Talvez o melhor líder seja aquele que, depois de mudar o jogo, deixa outros capazes de o continuar sem ele.
Durante demasiado tempo, confundimos liderança com dependência. Quanto mais pessoas precisassem de um líder, mais importante ele parecia. Os melhores seriam aqueles sem os quais nada funciona: conhecem os dossiers, tomam as decisões difíceis e resolvem os problemas que ninguém consegue resolver.
Quanto mais experiência acumulo a criar empresas e a trabalhar com equipas, mais acredito que uma das maiores provas de liderança é conseguir deixar de ser indispensável. Uma organização demasiado dependente de uma pessoa pode ter um líder forte. O que provavelmente ainda não tem é uma liderança forte.
Quando começamos uma empresa, é natural que tudo passe pelo fundador. O perigo começa quando uma necessidade de arranque se transforma num modelo permanente.
Há líderes que medem a sua importância pelo número de decisões que chegam à sua secretária. Outros constroem equipas competentes, mas continuam a querer ser a pessoa mais competente da sala. É preciso confiança para criar alguma coisa quando ainda ninguém acredita nela. O problema é quando esse ego começa a impedir a organização de crescer.
Há um momento em que liderar deixa de significar estar no centro. Passa a significar construir um centro que funcione sem nós.

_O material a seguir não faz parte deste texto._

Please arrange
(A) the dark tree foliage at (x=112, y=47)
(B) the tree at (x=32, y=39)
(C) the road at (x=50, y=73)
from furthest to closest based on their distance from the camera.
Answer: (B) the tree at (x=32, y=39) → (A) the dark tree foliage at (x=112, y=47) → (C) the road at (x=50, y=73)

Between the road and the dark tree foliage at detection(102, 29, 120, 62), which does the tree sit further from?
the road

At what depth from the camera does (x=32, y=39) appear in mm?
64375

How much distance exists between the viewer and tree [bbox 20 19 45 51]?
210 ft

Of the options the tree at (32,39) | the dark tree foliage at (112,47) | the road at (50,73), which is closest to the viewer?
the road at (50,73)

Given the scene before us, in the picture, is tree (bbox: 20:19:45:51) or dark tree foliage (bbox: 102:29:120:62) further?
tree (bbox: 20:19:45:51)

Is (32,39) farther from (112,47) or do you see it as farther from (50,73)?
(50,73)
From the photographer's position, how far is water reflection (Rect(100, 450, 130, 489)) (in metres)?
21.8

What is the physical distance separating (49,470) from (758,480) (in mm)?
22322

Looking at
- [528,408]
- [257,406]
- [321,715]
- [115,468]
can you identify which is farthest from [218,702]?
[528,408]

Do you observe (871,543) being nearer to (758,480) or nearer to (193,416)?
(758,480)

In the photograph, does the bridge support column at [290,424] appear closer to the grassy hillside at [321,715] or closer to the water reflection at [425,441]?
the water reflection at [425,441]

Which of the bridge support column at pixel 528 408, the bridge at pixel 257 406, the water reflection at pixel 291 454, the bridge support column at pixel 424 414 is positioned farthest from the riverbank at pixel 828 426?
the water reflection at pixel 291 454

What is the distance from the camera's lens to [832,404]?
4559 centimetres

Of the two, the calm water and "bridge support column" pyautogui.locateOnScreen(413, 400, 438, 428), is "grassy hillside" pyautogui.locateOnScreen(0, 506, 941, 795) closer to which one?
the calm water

Poder é alguém precisar de nós para decidir. Liderança é alguém estar preparado para tomar uma boa decisão sem precisar de nós. Poder acumula. Liderança distribui. Poder cria dependência. Liderança cria autonomia.
Continuamos fascinados com a figura do líder-herói: aquele que vê primeiro, sabe mais, aparece mais e salva a organização quando alguma coisa corre mal. Mas organizações fortes não podem depender permanentemente de heróis.
Talvez precisemos mais do líder multiplicador. Aquele que não procura apenas seguidores, mas novos líderes. Que não teme ser desafiado. Que contrata pessoas melhores do que ele, distribui responsabilidade e aceita que desenvolver talento significa, por vezes, sair do caminho.
Vemo-lo também fora das empresas. Organizações demasiado associadas a uma personalidade parecem fortes enquanto essa pessoa está presente e frágeis quando ela sai. Talvez tenhamos passado demasiado tempo a perguntar quem é o líder e demasiado pouco tempo a perguntar que líderes esse líder está a criar.
É uma questão em que tenho pensado enquanto preparamos uma nova edição do Game Changers Forum, construída em torno de uma pergunta aparentemente simples: “What Success Looks Like?”. Quanto mais penso nela, menos evidente me parece a resposta.
Como se mede o sucesso de quem lidera? Pelo crescimento? Pelo reconhecimento? Pelo impacto? Talvez. Mas falta uma dimensão que raramente aparece nos prémios: aquilo que permanece quando o líder deixa de estar no centro.
As equipas continuam a crescer? Existem pessoas preparadas para assumir responsabilidade? A cultura permanece? A organização continua a avançar sem esperar que alguém lhe diga o que fazer? Talvez seja aí que encontramos uma medida mais honesta de liderança.
Algumas das decisões mais importantes de um líder dificilmente aparecem numa fotografia: escolher alguém para nos substituir, dar crédito a outra pessoa, reconhecer que estávamos errados ou permitir que uma equipa experimente uma ideia diferente da nossa.
Liderar também é saber sair do caminho.
Mudar o jogo pode exigir visão, coragem e ambição. Garantir que ele continua a mudar depois de nós exige algo mais difícil: confiar nos outros.
Durante demasiado tempo celebrámos líderes indispensáveis. Talvez seja altura de celebrar os que constroem organizações onde ninguém, nem sequer eles próprios, precisa de ser indispensável.
Porque a verdadeira medida de um líder não é quantas pessoas o seguem. É quantas deixam de precisar de o seguir para conseguirem liderar também.